* The task *
Set the pictures aside and set down only the lines from the line holding "What is the distance between the viewpoint" through the end of the entries below, ends included.

* Entries *
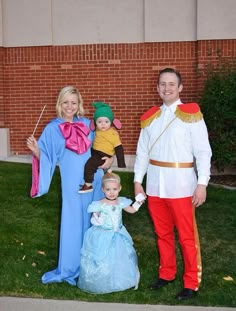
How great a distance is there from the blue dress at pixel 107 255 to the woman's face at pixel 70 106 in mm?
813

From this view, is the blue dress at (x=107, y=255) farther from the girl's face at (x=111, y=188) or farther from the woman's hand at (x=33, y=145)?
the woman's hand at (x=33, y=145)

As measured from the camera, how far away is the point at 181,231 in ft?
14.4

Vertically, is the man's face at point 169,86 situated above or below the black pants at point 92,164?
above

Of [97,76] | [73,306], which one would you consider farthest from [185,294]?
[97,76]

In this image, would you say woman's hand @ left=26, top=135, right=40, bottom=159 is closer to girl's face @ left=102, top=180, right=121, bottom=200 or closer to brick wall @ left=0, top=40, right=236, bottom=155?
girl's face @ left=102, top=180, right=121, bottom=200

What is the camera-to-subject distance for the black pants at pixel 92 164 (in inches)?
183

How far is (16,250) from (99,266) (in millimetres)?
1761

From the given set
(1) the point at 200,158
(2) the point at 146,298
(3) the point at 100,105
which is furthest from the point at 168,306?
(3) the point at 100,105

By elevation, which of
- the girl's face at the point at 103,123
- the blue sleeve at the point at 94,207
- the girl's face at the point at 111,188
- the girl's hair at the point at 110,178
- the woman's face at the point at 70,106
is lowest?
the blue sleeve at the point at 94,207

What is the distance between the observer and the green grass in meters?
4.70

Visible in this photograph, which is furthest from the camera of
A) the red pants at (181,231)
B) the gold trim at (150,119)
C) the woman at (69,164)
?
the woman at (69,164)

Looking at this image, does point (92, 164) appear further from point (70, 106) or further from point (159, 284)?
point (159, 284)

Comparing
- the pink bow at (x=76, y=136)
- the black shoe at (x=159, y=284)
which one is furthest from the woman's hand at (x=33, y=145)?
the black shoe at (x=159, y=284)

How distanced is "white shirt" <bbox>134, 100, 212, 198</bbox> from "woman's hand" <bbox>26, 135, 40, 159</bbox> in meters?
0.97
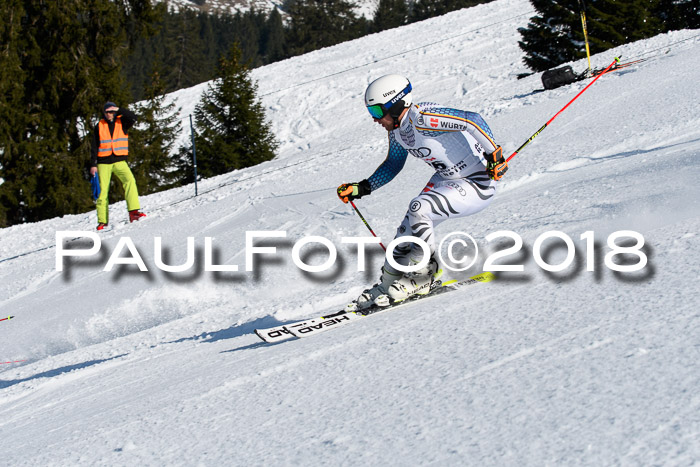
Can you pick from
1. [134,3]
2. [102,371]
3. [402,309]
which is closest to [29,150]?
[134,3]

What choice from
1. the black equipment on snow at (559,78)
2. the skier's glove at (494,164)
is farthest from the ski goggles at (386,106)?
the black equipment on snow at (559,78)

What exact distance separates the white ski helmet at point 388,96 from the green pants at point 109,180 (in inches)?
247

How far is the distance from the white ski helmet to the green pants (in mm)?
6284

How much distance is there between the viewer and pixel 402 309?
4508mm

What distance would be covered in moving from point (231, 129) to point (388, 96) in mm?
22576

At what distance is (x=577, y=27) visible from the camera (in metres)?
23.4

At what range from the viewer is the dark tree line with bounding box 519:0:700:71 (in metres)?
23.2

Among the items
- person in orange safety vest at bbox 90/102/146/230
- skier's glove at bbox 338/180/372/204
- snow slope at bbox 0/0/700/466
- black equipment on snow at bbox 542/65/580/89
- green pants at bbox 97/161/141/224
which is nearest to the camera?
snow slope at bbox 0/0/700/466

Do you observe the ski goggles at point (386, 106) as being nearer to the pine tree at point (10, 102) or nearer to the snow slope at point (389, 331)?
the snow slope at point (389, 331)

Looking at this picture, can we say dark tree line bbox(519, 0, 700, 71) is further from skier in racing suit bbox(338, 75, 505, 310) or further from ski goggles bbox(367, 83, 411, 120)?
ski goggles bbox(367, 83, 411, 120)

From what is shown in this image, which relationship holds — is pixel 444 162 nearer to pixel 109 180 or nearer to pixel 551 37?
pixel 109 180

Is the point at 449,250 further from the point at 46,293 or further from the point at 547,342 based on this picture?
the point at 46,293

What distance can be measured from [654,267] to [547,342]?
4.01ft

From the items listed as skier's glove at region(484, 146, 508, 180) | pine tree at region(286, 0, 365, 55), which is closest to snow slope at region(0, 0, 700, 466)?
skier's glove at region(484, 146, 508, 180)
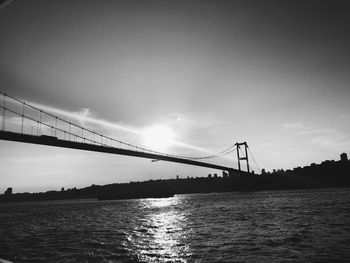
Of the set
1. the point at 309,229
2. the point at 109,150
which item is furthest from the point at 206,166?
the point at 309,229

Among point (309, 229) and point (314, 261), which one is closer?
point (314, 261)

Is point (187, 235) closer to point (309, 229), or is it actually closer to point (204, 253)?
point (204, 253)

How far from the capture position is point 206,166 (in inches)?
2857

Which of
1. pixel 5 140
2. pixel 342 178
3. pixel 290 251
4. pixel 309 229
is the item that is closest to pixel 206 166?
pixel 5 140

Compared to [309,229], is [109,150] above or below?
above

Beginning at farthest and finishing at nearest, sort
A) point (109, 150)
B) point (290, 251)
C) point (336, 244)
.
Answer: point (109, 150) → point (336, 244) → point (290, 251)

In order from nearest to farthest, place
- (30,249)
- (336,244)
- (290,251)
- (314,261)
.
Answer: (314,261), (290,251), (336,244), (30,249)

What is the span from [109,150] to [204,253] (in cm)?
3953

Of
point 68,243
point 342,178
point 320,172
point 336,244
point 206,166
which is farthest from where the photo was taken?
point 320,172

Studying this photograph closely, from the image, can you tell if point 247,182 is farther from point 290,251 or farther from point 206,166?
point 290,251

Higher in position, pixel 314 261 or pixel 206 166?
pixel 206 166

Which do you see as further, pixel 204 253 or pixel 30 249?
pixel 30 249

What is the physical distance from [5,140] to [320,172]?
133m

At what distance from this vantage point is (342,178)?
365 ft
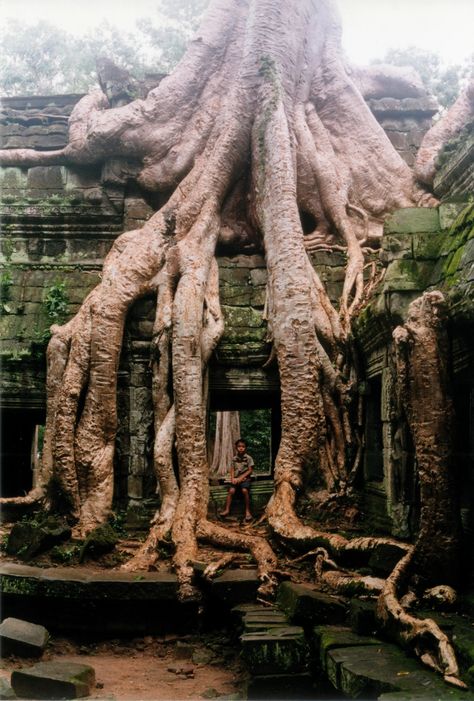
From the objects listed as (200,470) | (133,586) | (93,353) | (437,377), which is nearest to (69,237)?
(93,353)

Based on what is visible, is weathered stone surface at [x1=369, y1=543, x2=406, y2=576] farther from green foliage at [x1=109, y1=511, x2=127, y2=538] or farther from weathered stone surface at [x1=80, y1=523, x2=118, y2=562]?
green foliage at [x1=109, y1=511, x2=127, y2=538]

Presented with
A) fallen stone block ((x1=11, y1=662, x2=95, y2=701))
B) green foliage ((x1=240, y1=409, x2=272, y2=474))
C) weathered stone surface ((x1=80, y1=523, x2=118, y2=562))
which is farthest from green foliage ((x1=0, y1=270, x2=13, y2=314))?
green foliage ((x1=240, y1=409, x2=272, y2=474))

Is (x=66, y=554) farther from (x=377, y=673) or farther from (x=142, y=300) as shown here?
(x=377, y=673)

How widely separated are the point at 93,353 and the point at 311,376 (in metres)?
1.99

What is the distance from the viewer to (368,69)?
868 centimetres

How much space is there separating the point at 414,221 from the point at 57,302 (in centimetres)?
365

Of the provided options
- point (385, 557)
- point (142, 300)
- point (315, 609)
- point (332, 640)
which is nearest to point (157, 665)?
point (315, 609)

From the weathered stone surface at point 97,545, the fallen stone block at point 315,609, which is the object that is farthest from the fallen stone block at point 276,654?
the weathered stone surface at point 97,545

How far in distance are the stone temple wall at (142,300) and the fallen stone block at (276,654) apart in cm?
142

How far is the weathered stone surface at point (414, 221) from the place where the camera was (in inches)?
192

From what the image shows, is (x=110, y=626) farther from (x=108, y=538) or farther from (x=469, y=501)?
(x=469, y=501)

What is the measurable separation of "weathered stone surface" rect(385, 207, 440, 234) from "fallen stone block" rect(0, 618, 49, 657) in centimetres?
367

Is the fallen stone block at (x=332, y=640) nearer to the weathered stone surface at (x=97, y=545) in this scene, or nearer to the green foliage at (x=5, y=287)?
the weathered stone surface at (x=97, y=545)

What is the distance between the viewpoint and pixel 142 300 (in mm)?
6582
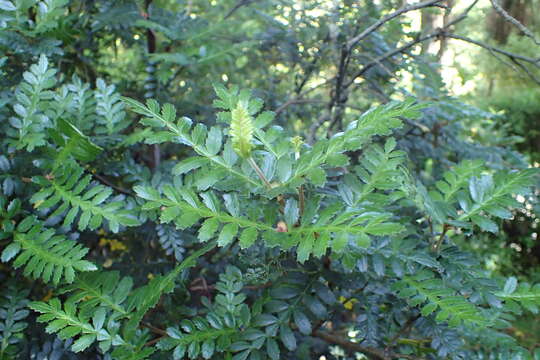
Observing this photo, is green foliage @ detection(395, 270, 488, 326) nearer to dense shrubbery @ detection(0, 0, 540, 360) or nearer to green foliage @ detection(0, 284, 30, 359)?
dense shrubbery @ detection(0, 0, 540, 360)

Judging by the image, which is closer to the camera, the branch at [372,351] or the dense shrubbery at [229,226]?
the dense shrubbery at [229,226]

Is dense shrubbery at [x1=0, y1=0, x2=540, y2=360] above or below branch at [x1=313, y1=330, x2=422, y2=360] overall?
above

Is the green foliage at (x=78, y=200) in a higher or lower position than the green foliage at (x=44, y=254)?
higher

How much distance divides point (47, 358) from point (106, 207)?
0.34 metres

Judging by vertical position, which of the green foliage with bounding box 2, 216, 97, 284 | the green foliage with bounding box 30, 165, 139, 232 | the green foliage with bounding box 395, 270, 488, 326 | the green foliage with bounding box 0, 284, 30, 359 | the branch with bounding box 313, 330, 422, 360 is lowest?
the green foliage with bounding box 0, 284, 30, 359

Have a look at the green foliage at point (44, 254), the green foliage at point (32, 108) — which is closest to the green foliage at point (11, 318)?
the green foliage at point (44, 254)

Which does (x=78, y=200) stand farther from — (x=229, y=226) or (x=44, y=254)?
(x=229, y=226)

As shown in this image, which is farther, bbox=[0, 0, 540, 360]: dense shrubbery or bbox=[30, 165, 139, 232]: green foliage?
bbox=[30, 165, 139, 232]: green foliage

* Exercise answer *
What is the distance between the viewpoint and pixel 142 300 (in mm)?
6582
Observing this photo, is green foliage @ detection(395, 270, 488, 326) nearer to dense shrubbery @ detection(0, 0, 540, 360) or nearer to green foliage @ detection(0, 284, 30, 359)?
dense shrubbery @ detection(0, 0, 540, 360)

Judging by the image, which is closer to the camera, the branch at [372,351] or the dense shrubbery at [229,226]?
the dense shrubbery at [229,226]

Is dense shrubbery at [x1=0, y1=0, x2=540, y2=360] above or below branch at [x1=313, y1=330, x2=422, y2=360] overall?
above

Is the green foliage at (x=78, y=200) in a higher or lower position than the green foliage at (x=44, y=254)?
higher

How much distance divides point (47, 358) from point (106, 207)?
0.34 metres

Judging by vertical position, which of the green foliage with bounding box 2, 216, 97, 284 | the green foliage with bounding box 30, 165, 139, 232 | the green foliage with bounding box 395, 270, 488, 326 | the green foliage with bounding box 0, 284, 30, 359 | the branch with bounding box 313, 330, 422, 360 is lowest?
the green foliage with bounding box 0, 284, 30, 359

Have a look at the green foliage at point (44, 254), the green foliage at point (32, 108) — which is closest to the green foliage at point (11, 318)?
the green foliage at point (44, 254)

Which does (x=78, y=200) stand farther from — (x=229, y=226) or (x=44, y=254)?
(x=229, y=226)

As shown in this image, which is farther, bbox=[0, 0, 540, 360]: dense shrubbery or bbox=[30, 165, 139, 232]: green foliage?
bbox=[30, 165, 139, 232]: green foliage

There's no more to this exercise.